Earlier this year, Gmail rolled out a new way for users to organize their inbox: tabs. Tabs were an attempt by Gmail to help Gmail users organize their mail, particularly programmatically generated email like social media alerts and marketing mail. While many of us took a wait and see approach, a number of email marketers took this as one of the 7 signs of the apocalypse and the end of email marketing as we know it.
Dozens of marketers wrote article with such titles as “7 ways to survive Gmail tabs” and headlines that declared “Thanks to Gmail’s new tabs, promotional e-mails are now shunted off to a secondary inbox. If you rely on e-mail marketing, you should be worried.” Marketers large and small responded by sending emails to recipients begging them to move marketing mail out of the promotions tab and into the inbox.
A number of bloggers, reporters and marketers, myself included, tried to tame the panic. Not because we necessarily supported tabs, but because we really had no insight into how this would affect recipients interacting with email.
This week Return Path published a whitepaper on the effect of Gmail tabs on email marketing (.pdf link).
Not only did Return Path’s research show little negative effect of tabs, they actually saw some positive effects of tabs on how recipients interact with commercial email. Overall, the introduction of tabs in the gmail interface may be a improvement for email marketers.
The relatively low impact of Gmail tabs on marketing performance and user engagement hides a fundamental change in the way consumers experience commercial email. By shunting promotional messages into a separate tab, Gmail has effectively created a secondary inbox expressly for shopping, and consumers are using it. Four months after the widespread rollout of tabs left marketing messages a click removed from personal email, consumers continue to read them at roughly the same levels as before. Tabs have taught Gmail users a new and potentially more efficient way to shop from their inboxes. Gmail teaches users to shop from the inbox
Return Path’s findings aren’t actually that surprising to me. I’ve used filters to sort different classes of mails (discussion lists, commercial lists, personal mail, social network mail) into different mailboxes for years. For me, the maintenance was a bit of a challenge, as all the filters had to be created, written and maintained by me. Even now when it doesn’t take a huge amount of work I still have to poke at them occasionally. Gmail took all that maintenance off their users and it Just Works.
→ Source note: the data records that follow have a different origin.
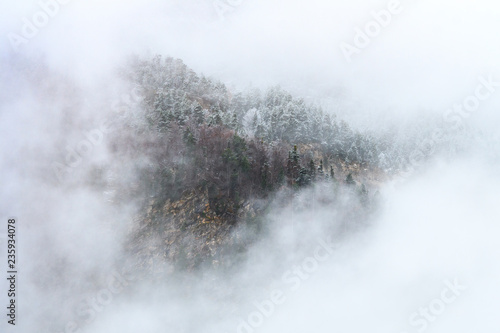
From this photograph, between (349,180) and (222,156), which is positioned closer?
(222,156)

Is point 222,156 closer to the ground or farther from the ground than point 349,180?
farther from the ground

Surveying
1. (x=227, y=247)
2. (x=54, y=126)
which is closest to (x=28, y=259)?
(x=54, y=126)

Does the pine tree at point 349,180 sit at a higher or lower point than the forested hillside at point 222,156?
lower

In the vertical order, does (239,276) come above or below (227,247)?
below

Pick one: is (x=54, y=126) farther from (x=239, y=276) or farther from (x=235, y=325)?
(x=235, y=325)

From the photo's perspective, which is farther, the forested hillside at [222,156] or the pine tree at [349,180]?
the pine tree at [349,180]

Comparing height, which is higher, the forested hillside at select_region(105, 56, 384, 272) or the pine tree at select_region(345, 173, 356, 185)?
the forested hillside at select_region(105, 56, 384, 272)

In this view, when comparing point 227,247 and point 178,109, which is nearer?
point 227,247

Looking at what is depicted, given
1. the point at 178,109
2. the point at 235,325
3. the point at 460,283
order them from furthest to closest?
the point at 460,283
the point at 178,109
the point at 235,325

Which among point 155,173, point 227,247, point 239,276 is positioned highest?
point 155,173

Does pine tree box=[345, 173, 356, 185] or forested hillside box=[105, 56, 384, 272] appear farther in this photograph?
pine tree box=[345, 173, 356, 185]

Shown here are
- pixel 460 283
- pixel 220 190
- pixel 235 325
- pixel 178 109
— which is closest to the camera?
pixel 235 325
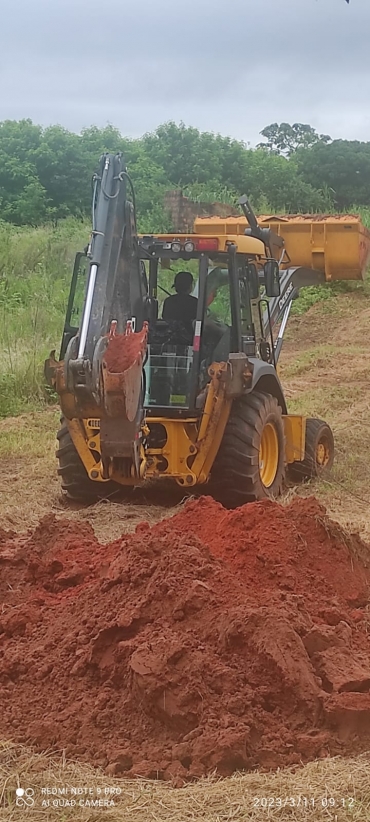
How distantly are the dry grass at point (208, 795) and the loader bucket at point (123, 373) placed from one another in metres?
2.34

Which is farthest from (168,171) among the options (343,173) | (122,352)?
(122,352)

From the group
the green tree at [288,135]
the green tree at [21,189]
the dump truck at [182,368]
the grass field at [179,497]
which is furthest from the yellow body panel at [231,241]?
the green tree at [288,135]

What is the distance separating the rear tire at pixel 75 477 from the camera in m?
7.91

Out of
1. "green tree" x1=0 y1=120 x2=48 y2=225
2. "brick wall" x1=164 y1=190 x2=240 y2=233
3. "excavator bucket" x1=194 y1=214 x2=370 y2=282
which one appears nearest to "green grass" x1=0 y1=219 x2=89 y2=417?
"green tree" x1=0 y1=120 x2=48 y2=225

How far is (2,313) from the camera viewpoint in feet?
52.7

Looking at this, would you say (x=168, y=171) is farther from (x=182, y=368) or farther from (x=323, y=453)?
(x=182, y=368)

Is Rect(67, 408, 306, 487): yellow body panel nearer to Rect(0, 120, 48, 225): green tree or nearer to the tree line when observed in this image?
the tree line

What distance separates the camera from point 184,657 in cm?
402

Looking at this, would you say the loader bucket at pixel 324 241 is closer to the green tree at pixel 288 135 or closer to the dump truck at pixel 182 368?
the dump truck at pixel 182 368

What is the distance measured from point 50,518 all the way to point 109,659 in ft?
6.49

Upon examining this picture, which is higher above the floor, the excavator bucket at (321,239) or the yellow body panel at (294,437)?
the excavator bucket at (321,239)

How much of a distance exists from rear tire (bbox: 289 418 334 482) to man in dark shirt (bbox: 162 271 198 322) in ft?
5.85

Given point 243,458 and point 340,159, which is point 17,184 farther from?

Much of the current data, including Return Paths, says that users like this new interface and are actively going and shopping in their inboxes.
The sky didn’t fall. Tabs were not the end of email marketing. In many industries, tabs are actually an improvement.
I disagree wholeheartedly. The open rates are lower – based on my own metrics and based on the results of 2 billion emails at top ESP Mail Chimp: http://blog.mailchimp.com/how-gmails-new-inbox-is-affecting-open-rates/
Mark — I don’t use GMail except for testing, but I program my inbox to sort email into folders much like GMail tabs. I doubt that this means that I buy less. The ads I get are for books, computer supplies, art supplies, and other stuff narrowly targeted to my interests. This stuff is of very real interest to me, and I could easily let myself be an impulse shopper with any of it. 🙂 To the extent that I exercise some control over when I shop, and therefore buy less, I think that’s a benefit because when I think about what I buy, I buy stuff that I actually want and will use instead of stuff that just looks shiny at the moment.
If your sales rates go down when people are allowed to view your ads when they’re thinking about buying, maybe a lot of people find that what you are selling isn’t worth buying if they’re given time to think about it. If that’s the case, why should people act against their own interests? Why should companies such as Google put the interests of marketers ahead of those of customers? Do you want people to buy stuff that they don’t need, don’t really want, and won’t use for long?
It takes more work to focus on finding stuff of real value to sell, and then teaching people why it’s worth buying. But you’ll find you get much more loyal customers that way, and they keep coming back. I’ve been buying from some companies for thirty years or more because they do a superb job of offering stuff that I find valuable at decent prices, and don’t waste my time with advertising that doesn’t tell me anything useful.
I could not agree more with you Luara. I perceived all the companies pleas to move my branded email from the Promotional Tab the Primary Tab was a missed educational opportunity . Instead of assuming I could not understand the filters, and wanted to my inbox to remain the same, these brands could have had a conversation about the many options a Gmail user has to customize their inbox. A brand could have demonstrate its willingness to help a subscriber adapt and successfully navigate new technology.
Like you and RP mentioned, for heavy email users, the Promotional Tab, might be the best place for branded email to reside. In this location, the user has clear expectations to the type of messages she will find, little distraction from personal communications, and is reviewing emails in that tab with the intent to find sales, coupons, or deals.
Hi Laura, I don’t think gmail’s new tab feature has affected email marketing. This new gmail feature simply differentiates your emails according to type of email. It helps the people to categorize their emails so that they can easily find out their emails according to their category.